## WORK ITEM
Go through the data line by line from the top, retyping each exactly, and end with the line that contains "Consider this experimental".

****************************************

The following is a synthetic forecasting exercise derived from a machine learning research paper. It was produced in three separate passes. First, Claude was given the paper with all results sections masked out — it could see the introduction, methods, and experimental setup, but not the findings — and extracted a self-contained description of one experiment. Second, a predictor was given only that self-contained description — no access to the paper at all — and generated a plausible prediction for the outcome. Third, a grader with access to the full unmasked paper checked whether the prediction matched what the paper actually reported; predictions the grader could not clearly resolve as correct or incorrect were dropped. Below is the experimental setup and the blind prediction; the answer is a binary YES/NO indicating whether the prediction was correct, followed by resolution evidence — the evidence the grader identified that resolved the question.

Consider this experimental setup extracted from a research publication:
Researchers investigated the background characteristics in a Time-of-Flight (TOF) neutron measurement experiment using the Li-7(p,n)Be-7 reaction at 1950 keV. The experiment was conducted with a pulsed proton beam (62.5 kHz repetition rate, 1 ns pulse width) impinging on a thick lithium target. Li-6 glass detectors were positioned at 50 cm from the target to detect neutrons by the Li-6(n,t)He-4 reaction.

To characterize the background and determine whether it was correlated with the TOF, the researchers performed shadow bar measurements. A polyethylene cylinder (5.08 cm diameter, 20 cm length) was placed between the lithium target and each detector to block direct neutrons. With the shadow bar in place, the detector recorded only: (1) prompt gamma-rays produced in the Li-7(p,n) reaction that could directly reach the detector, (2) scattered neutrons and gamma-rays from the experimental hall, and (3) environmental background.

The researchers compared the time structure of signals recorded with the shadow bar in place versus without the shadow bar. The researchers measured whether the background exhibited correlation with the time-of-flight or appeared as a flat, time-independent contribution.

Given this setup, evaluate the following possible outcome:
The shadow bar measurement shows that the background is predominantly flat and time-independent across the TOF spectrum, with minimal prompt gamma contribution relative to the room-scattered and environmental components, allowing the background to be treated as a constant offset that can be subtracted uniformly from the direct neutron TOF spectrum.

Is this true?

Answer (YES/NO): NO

****************************************

## TASK OUTPUT
The following is a synthetic forecasting exercise derived from a machine learning research paper. It was produced in three separate passes. First, Claude was given the paper with all results sections masked out — it could see the introduction, methods, and experimental setup, but not the findings — and extracted a self-contained description of one experiment. Second, a predictor was given only that self-contained description — no access to the paper at all — and generated a plausible prediction for the outcome. Third, a grader with access to the full unmasked paper checked whether the prediction matched what the paper actually reported; predictions the grader could not clearly resolve as correct or incorrect were dropped. Below is the experimental setup and the blind prediction; the answer is a binary YES/NO indicating whether the prediction was correct, followed by resolution evidence — the evidence the grader identified that resolved the question.

Consider this experimental setup extracted from a research publication:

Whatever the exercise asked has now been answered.